**WORK REQUIRED**
Please reproduce the lines below word for word, beginning at the line that contains "From the picture, does" and stopping after the last line.

**Stored data**
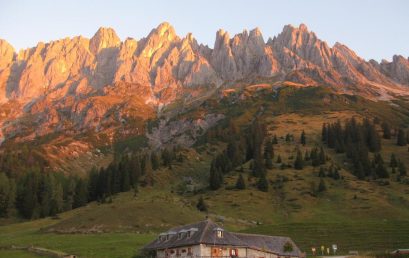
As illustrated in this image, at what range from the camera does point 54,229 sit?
4995 inches

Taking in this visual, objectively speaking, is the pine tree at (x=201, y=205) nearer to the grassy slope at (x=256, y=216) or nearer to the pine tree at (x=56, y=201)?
the grassy slope at (x=256, y=216)

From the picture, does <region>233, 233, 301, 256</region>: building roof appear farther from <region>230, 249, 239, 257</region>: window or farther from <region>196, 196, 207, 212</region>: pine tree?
<region>196, 196, 207, 212</region>: pine tree

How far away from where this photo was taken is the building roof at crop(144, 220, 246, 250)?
80.8 meters

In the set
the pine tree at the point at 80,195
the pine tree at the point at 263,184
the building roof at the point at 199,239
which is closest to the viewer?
the building roof at the point at 199,239

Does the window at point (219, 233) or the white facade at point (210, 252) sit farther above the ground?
the window at point (219, 233)

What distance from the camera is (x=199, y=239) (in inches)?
3147

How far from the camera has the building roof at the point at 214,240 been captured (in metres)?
81.4

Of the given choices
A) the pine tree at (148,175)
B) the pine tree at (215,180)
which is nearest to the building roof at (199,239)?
the pine tree at (215,180)

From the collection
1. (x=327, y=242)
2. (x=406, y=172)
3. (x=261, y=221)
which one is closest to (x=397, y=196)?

**RESPONSE TO THE EXERCISE**
From the picture, does <region>233, 233, 301, 256</region>: building roof appear farther from <region>230, 249, 239, 257</region>: window or farther from <region>196, 196, 207, 212</region>: pine tree?
<region>196, 196, 207, 212</region>: pine tree

How far away from where this photo was taken is the building roof at crop(144, 220, 246, 250)?
80.8 meters

In the set
the pine tree at the point at 80,195
the pine tree at the point at 263,184
the building roof at the point at 199,239
which is closest to the viewer?
the building roof at the point at 199,239

Does the window at point (219, 233) or the white facade at point (210, 252) sit farther above the ground?
the window at point (219, 233)

What distance from the camera is (x=199, y=239) (in inches)?
3147

How far from the camera has the building roof at the point at 214,240 been captured (in metres)?
81.4

Of the given choices
A) the pine tree at (148,175)
B) the pine tree at (215,180)
which is nearest to the building roof at (199,239)?
the pine tree at (215,180)

From the collection
1. (x=327, y=242)
2. (x=406, y=172)
3. (x=261, y=221)
which one is closest to (x=397, y=196)?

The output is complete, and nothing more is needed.